The average price in Johnson City was the highest in the region at $1.92 per gallon, even with an 11 cent plunge in price in the past seven days.
The average price for all of East Tennessee continues to stay at levels not seen since late January 2007, and the current national retail average for regular unleaded — $2.04 per gallon — is the lowest since March 2005, according to AAA.
AAA public affairs specialist Don Lindsey said falling gas prices mirror the sagging global economy, which continues to force oil prices down.
“How long this will continue and how low prices will go remain only speculation, but whenever the economy recovers — a welcome event — we should expect gasoline prices to come back up,” said Lindsey.

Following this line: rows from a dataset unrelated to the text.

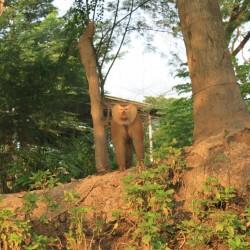 Una scimmietta ci saluta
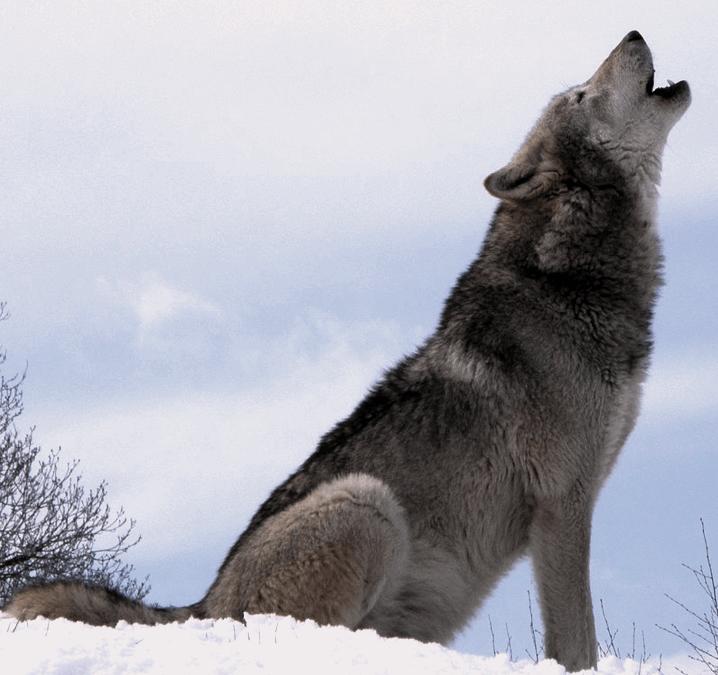 Canadian Grey Wolf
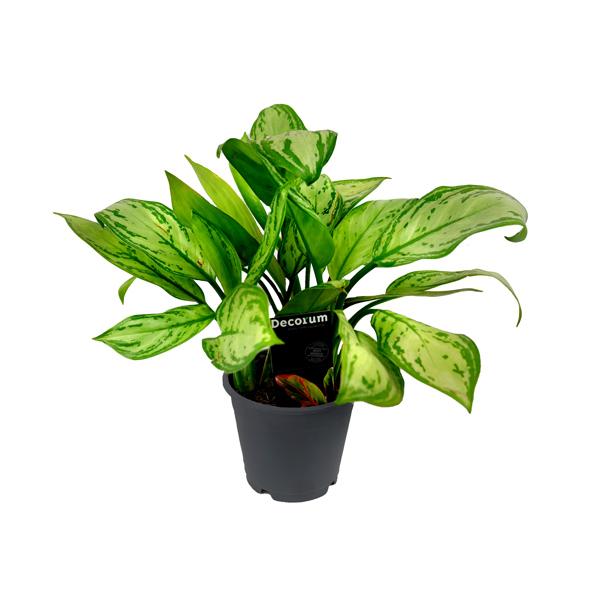Aglaonema Sp Indoor Plants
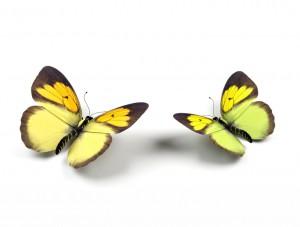 butterfly 52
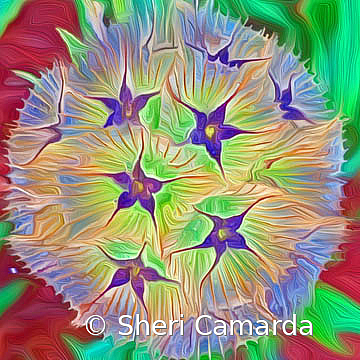 Stary! - ID: 15737302 © Sheri Camarda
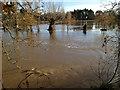 SP2965 : River Avon by Emscote Gardens, Warwick 2012, November 23, 13:40 by Robin Stott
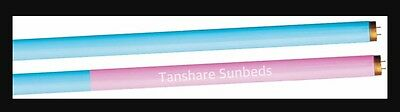 Twin Sunbed Tubes/Lamps Power Plus Leg 6ft1.8m 160W/250 0.3 EU NEW Pink And Blue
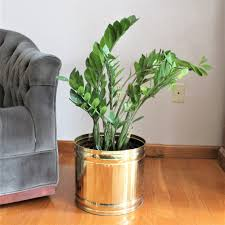 extra large brass planter solid brass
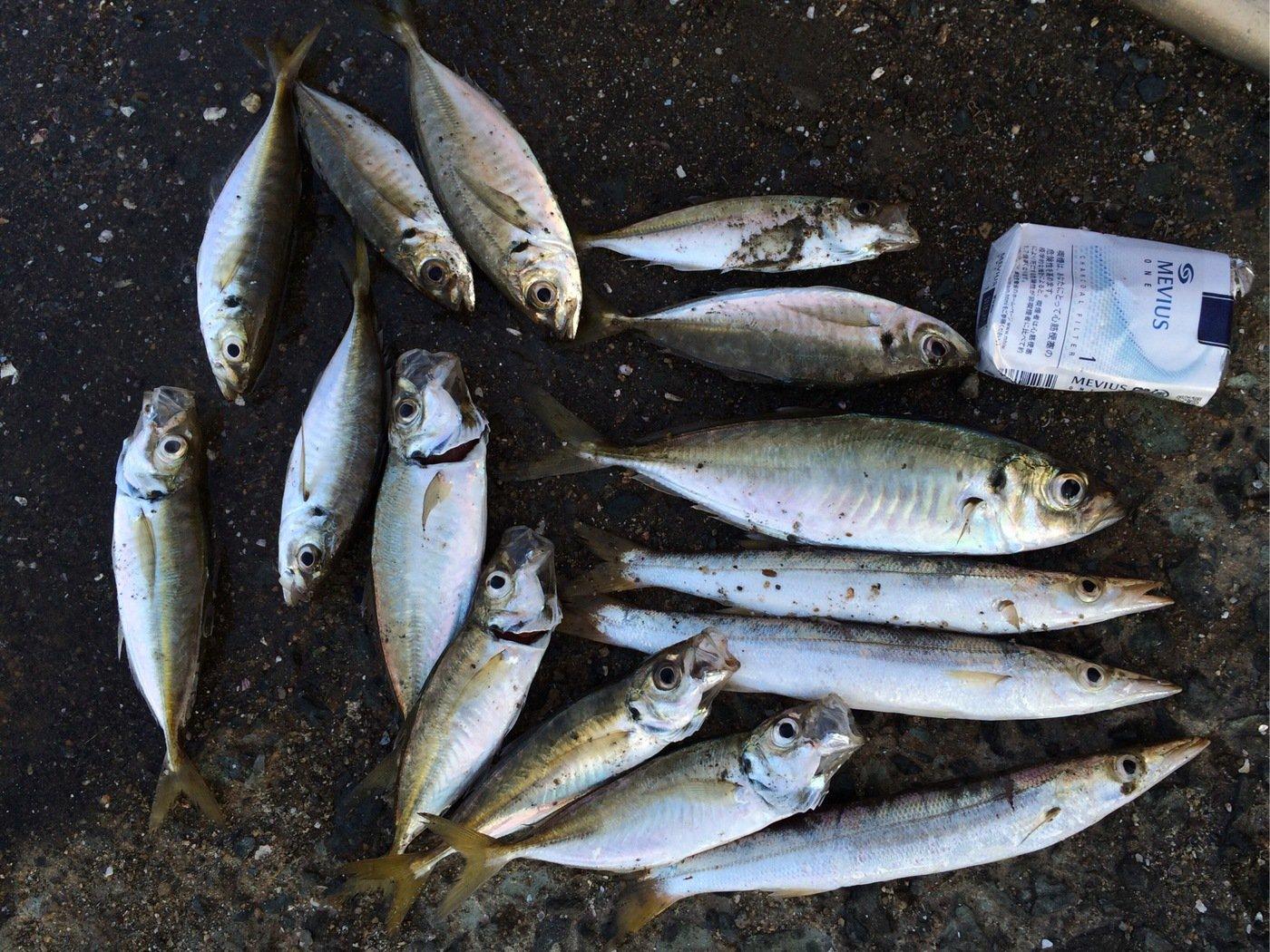 くましんさんの投稿画像,写っている魚はアジ
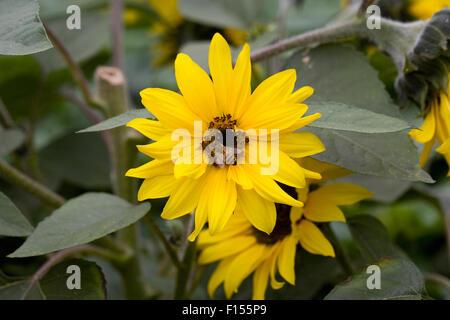 Honeybee on Helianthus 'Choco Sun' flower. - Stock Photo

Demand for gasoline continues to help influence prices due to more people cutting back on their driving, but the drops have also translated into reduced prices for heating oil and natural gas, bringing a little financial relief to struggling families this winter.
According to the Associated Press, home heating oil prices fell 9.6 percent, natural gas intended for home use fell by 5.9 percent, and liquefied petroleum gas dropped by 27.6 percent, the biggest decline in more than three decades.
The Labor Department reported last week that wholesale energy prices dropped by 12.8 percent in October, the biggest one-month fall since 1986. All types of fuel declined, with gasoline falling by a record 24.9 percent, surpassing the old mark set in 1986.